1. The number of solutions would not be greater when working individually than when working in a group;

2. The individual condition of problem solving would not be superior to the mixed conditions of working.




40 male students of higher secondary classes studying in different schools in Bhopal (Madhya Pradesh) who had secured 60 to 65% marks in their secondary school examinations were selected on the basis of random sampling.



Five problems of general interest and creative thinking each having numerous answers were selected for the purpose of study.


Experimental Design and Procedure

Four experimental conditions each composed of 10 same sex subjects were utilised. The conditions were as follows:

I - Working individually;

G - Working in a group;

IG - Working first half of the time individually and then working in a group; and

G I - Working first half of the session in a group and then working individually.


In individual condition, all the 10 subjects were told that they had to respond for a test on creative thinking. They were asked to read all the problems carefully and to write down all the ideas or solutions, they could think of. Quantity and not the quality of the solutions were stressed. The time limit of 20 minutes was provided for solving the problems. In group condition, the subjects were instructed in the same manner as in individual condition. The time limit was also same. All students sat around a large table working in a group.

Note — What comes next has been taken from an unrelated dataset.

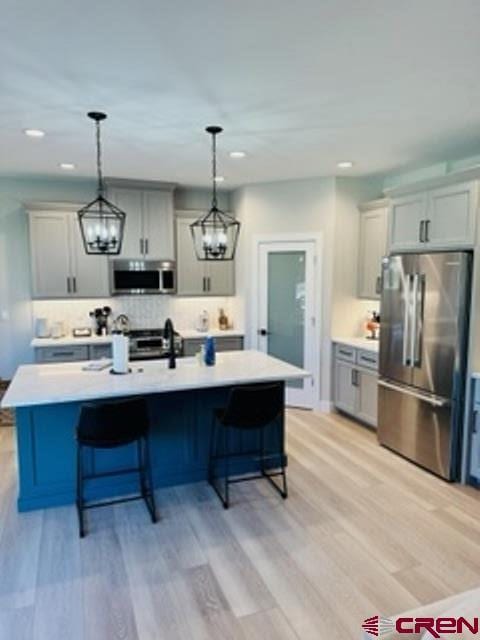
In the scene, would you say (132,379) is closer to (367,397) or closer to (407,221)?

In condition I-G, the subjects were given the same instructions as in condition I except that they were given only 10 minutes to solve problems privately. Then they were asked to assemble and work in a group. They were asked not to raise before the group the ideas produced privately. They were given the time limit of 10 minutes for this condition also. They worked on the same problems assigned to them as individually. In condition G-I, the subjects first worked in a group for 10 minutes and then they were sent separately to write solutions on the same problems. Again they were given 10 minutes. The number of solutions for each problem was counted. Though the quality was not stressed, yet the relevancy of the solutions to problem was checked.



It was found that the subjects produced more ideas in individual condition than in group condition. Similarly, the total number of solutions in I-G condition and G-I conditions were less than individual and group scores. Factorial analyses of variance indicated that the difference in the solutions to the problems in different conditions was not due to chance. The difference was significant as the F value crossed the .05 and .01 limit of significance. Hence, the hypotheses that individual condition of problem solving is not superior to group or mixed conditions of working are rejected here.



On the basis of the findings, it can be concluded that the individual setting is better than group situation for solving problems. In this condition of working, not only the number of ideas increases, the quality of solutions is also at par. Though it has been found in many studies that group participation facilitates the working, yet it was also proved that it was better for only increasing the speed of problem solving. The brain storming or idea producing situations, or to state in a more general terms, the intellectual activity is in loss in the group situation. The feeling of group responsibility inhibits the quality and the quantity of the performance. Mixed conditions of working are also not very fruitful as the numbers of ideas produced in mixed conditions in the present study are less than individual and group condition. Thus, it can be concluded that individual settings can be more fruitful for the students for their studies.